Written task: Repeat the listing below word for word, beginning at the line that contains "As represented in" and continuing through the end of the listing.

Extracted data:

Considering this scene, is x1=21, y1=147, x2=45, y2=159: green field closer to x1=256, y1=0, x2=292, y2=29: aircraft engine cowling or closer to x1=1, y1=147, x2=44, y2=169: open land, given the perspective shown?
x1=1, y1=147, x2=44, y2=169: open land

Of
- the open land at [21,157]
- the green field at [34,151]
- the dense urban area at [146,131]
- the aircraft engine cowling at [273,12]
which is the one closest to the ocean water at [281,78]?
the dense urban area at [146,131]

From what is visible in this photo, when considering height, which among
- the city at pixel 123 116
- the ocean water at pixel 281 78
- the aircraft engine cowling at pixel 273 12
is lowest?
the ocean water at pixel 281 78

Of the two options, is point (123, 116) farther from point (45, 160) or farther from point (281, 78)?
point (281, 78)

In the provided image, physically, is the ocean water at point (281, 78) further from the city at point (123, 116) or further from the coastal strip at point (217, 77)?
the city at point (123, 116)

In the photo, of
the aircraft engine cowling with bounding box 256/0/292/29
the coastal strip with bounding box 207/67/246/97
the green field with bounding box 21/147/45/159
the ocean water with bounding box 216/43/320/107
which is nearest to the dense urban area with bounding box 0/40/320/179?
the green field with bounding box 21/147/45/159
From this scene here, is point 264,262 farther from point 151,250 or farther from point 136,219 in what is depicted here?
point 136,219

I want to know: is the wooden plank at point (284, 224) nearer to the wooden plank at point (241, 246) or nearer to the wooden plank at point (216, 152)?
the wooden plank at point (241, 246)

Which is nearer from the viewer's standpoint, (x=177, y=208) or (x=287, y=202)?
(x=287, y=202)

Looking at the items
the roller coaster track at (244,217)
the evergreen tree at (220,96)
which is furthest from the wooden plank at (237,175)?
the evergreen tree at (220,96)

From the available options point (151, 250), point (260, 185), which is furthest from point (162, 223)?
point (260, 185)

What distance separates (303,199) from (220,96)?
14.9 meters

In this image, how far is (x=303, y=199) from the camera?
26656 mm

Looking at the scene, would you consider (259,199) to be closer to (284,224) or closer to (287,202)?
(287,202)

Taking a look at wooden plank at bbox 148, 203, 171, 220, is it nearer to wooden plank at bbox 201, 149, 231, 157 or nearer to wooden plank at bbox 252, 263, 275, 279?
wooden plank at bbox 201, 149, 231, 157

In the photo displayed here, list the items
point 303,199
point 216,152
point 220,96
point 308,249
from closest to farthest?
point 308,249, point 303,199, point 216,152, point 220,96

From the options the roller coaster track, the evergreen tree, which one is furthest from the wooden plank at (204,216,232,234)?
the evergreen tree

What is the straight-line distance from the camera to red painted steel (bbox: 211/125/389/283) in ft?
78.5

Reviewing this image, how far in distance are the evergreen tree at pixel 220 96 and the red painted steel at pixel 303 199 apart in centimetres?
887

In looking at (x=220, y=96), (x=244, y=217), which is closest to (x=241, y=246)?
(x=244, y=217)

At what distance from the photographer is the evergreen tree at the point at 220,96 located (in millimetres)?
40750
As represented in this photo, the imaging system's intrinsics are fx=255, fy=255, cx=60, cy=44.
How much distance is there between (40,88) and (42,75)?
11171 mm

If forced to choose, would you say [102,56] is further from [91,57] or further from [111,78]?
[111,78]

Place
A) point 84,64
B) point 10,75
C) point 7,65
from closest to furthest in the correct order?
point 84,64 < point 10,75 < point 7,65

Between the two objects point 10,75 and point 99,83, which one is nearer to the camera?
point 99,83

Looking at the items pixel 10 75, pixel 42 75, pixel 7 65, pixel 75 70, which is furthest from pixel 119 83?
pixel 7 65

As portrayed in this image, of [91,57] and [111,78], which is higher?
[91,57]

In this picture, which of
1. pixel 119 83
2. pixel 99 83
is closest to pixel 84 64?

Solution to the problem:
As represented in this photo, the imaging system's intrinsics are fx=255, fy=255, cx=60, cy=44.
How much distance is there between (40,88) and (42,75)?
11171 mm

If forced to choose, would you say [102,56] is further from [91,57] or further from [111,78]?
[111,78]

Place
A) point 84,64
B) point 10,75
C) point 7,65
from closest to furthest in the correct order?
point 84,64 < point 10,75 < point 7,65

Between the two objects point 10,75 and point 99,83, which one is nearer to the camera?
point 99,83

Looking at the items pixel 10 75, pixel 42 75, pixel 7 65, pixel 75 70, which is furthest from pixel 119 83?
pixel 7 65

As portrayed in this image, of [91,57] and [111,78], which is higher?
[91,57]

In this picture, which of
1. pixel 119 83
2. pixel 99 83
is closest to pixel 84 64?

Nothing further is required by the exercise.